If MLS makes any changes, they likely wouldn’t go into effect until 2021, but it’s not immediately clear whether the league would allow teams to grandfather current DPs into a new system or if clubs would have to immediately become compliant, according to Stejskal.

Now how does this effect TFC?

Well, not only last season would the Reds not have been compliant under the proposed regulations with all three of their DPs (Pozuelo, Altidore, and Bradley) over the age of 23, but they also wouldn’t have been in 2017 when they won the treble; it would be a slightly different ideology moving forward.

Currently, Toronto’s two DPs (Pozuelo and Altidore) are well older than 23 and both have at least two years remaining on their contracts. So with this in mind, does it make sense for Curtis and co. to bring in another DP (over the age of 23) without further clarity on the direction that the league is heading? Or should they hold off a few months, to see if anything further develops, to make their splash?

Poll

Should Toronto FC wait to sign a new DP?

This poll is closed

  • 41%
    No, we need to add one ASAP
    (172 votes)
  • 58%
    If the right move isn’t there, wait until the summer
    (242 votes)
414 votes total Vote Now

What does Toronto FC say?

DC United v Toronto FC - First Round (Ridley/Getty)

When speaking to TFC officials, it’s rarely been a case of when, but more importantly who.
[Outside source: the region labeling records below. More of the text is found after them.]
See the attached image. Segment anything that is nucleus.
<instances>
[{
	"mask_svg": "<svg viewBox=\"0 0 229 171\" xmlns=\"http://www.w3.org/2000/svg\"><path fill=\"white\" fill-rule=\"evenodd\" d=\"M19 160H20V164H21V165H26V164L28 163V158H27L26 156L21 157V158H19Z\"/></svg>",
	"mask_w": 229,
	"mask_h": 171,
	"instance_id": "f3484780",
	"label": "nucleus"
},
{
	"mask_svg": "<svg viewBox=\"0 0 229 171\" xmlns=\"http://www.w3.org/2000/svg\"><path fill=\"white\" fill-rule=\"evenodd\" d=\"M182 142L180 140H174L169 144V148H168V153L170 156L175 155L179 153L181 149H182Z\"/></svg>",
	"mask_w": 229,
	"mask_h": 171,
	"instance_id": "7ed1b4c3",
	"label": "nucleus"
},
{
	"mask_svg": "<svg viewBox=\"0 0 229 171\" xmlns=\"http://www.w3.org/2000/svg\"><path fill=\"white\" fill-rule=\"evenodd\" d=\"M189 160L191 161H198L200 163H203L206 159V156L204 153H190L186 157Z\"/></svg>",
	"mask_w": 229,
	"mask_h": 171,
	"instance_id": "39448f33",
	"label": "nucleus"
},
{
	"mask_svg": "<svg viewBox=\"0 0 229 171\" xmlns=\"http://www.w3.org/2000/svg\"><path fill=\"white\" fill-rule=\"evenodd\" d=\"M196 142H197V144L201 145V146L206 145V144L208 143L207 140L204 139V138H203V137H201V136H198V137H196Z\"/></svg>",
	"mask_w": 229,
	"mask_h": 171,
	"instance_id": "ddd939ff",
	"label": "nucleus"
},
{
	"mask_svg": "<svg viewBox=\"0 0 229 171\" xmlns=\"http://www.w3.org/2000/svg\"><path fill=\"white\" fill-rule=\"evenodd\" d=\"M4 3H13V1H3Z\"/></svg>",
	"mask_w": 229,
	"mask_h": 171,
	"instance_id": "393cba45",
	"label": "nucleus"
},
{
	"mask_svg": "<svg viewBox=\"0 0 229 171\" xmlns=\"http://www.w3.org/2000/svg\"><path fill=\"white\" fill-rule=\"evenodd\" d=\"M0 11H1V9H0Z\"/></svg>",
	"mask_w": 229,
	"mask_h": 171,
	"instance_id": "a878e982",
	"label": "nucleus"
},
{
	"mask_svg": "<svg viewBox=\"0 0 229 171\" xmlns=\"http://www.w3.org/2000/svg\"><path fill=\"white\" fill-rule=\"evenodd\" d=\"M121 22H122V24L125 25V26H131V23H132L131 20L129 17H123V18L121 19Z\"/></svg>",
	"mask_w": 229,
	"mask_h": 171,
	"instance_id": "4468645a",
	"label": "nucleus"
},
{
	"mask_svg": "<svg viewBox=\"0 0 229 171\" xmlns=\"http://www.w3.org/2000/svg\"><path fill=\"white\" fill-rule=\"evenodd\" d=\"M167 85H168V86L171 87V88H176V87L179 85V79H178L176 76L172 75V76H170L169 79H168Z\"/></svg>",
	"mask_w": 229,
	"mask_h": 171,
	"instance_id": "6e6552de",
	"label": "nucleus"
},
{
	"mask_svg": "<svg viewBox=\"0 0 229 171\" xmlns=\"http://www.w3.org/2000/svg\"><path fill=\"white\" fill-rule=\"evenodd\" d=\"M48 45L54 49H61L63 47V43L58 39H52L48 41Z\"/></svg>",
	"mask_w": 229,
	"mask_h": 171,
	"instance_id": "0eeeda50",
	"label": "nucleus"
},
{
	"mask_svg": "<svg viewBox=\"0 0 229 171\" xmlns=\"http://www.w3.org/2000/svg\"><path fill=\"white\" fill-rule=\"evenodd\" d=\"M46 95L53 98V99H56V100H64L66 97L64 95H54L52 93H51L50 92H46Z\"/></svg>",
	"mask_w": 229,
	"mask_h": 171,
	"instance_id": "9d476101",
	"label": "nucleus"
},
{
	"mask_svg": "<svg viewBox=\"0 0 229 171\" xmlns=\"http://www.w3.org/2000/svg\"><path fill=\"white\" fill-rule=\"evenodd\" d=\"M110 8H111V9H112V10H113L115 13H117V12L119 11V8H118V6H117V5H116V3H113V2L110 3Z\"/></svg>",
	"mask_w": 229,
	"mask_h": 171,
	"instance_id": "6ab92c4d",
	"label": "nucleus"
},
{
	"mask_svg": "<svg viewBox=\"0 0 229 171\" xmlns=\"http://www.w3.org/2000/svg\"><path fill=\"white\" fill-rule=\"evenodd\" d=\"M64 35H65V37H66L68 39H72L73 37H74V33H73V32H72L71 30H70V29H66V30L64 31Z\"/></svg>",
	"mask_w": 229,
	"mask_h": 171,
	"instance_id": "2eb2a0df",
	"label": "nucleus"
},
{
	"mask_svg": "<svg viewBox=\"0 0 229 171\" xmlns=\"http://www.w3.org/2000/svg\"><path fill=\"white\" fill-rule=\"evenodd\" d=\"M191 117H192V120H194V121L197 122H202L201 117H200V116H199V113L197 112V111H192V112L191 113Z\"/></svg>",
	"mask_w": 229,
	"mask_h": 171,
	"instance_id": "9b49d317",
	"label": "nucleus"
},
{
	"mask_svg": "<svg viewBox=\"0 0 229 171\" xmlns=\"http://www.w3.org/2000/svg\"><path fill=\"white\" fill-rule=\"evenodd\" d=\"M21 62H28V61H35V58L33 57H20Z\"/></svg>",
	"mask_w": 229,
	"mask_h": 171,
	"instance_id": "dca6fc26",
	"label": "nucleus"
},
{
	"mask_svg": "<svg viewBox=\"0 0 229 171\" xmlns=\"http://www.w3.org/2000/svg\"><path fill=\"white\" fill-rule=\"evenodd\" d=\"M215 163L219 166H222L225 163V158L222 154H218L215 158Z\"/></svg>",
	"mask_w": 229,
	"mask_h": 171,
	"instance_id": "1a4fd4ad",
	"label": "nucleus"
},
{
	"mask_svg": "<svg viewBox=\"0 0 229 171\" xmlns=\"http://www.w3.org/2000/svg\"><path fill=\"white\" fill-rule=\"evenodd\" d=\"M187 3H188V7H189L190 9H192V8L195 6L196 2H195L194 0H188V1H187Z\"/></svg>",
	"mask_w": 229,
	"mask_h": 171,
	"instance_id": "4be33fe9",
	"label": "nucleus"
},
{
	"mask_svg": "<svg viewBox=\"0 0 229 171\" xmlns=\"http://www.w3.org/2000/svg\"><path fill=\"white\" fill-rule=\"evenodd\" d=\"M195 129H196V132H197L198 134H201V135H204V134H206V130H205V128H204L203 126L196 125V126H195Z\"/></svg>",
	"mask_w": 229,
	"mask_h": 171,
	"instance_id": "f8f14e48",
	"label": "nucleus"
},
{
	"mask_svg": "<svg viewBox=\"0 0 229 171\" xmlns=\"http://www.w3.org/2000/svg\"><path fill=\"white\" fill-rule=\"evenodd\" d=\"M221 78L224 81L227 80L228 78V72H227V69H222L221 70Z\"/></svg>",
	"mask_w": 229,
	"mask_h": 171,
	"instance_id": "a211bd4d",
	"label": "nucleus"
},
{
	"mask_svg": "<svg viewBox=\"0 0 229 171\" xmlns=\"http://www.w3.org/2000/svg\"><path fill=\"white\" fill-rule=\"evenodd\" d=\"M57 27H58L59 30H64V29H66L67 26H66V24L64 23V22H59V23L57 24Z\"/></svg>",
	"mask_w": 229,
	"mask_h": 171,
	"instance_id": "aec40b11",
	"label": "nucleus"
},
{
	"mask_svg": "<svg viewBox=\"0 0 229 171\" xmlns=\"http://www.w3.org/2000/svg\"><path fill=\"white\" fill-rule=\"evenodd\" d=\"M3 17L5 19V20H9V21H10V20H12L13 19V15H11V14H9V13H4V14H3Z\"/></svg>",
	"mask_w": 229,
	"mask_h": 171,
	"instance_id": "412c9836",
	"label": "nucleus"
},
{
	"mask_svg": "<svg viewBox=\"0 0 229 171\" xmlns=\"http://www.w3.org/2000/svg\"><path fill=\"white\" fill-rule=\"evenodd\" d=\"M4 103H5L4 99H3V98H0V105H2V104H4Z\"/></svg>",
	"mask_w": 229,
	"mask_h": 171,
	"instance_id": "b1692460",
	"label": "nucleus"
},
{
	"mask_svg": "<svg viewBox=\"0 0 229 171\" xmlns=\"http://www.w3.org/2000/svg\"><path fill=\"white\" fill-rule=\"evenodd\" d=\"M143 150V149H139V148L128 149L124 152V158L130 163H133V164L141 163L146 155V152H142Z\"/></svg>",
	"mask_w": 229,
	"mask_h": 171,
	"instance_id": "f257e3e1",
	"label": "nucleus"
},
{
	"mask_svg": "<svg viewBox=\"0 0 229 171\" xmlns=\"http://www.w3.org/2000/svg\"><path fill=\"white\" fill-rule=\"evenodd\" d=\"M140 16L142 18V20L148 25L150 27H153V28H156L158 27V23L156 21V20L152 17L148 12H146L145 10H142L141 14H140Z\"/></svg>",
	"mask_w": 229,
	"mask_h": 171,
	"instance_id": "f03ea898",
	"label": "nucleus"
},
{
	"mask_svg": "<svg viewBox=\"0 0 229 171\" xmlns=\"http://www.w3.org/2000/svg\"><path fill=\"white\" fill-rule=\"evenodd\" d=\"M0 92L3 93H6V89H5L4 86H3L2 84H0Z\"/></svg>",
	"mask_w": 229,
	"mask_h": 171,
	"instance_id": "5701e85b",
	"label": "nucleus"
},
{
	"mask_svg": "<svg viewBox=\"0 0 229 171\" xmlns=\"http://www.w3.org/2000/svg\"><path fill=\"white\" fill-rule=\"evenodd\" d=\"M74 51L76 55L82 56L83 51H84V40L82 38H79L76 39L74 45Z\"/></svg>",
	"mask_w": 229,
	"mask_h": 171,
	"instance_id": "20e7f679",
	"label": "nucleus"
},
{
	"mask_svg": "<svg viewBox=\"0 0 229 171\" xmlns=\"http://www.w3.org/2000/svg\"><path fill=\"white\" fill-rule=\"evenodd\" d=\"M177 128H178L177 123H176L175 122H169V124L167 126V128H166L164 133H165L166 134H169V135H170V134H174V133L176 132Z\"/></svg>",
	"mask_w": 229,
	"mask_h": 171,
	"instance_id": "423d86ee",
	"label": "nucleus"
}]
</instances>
“Our group last January-February is much different than our group now. In terms of last year, there were a few player departures, and we really were looking for a No. 10—a player that could step in and that was veteran,” said Toronto FC GM Curtis. “... I think the team is so strong in this moment right now that we have the ability to be really measured and specific about that particular player.”

Essentially, Curtis is pointing out that the club will not be rushed into signing a DP thanks to the fact that the team is bringing back virtually the same squad that strung together a 13-match undefeated run in MLS action to return to the Finals. However, it doesn’t mean that he thinks waiting is the correct course of action.

“We’re evaluating all different scenarios, all different plans, and if we wait until the summer, of course we’ll be able to be a little bit more specific in terms of what our needs are,” conceded Curtis. “Ideally, I think it’s always best if you can bring a player early... but sometimes you don’t have complete control of those things, but we’re working every single day to make sure we find the right player that is the right fit.”

While Curtis does mention that it’s possibly easier for TFC to make the right move during the summer, his head coach doesn’t necessarily see eye-to-eye.

“Very few for me,” added TFC Coach Greg Vanney, when asked about the benefits of bringing a player in during the secondary transfer window. “I think bringing one in now brings that player the best opportunity to integrate into the team. It’s well documented over the course of the league that there’s a lot of players that come in midseason, not many hit the ground running or adapt to our league, which is a unique league.”

“The first game is just as important as the 17th game, which is just as important as the 34th game,” added Vanney. “And our team, I want us to be focused on trying to win the East, and win the Supporters Shield, and play every game like every point matters…we want to try and have every player available for any game whenever possible.”

Regardless of whether or not Toronto FC do indeed go out and bring in a new DP before they kickoff the season on Feb. 29 in San Jose, from speaking with TFC management and those around the club, they all share the same mentality.

“I’m excited about the players that exist that are kind of in our wheelhouse to go get,” wrapped up Vanney. “When the time is right, we have to be decisive and we have to go make it happen, and that’s really kind of the next step.”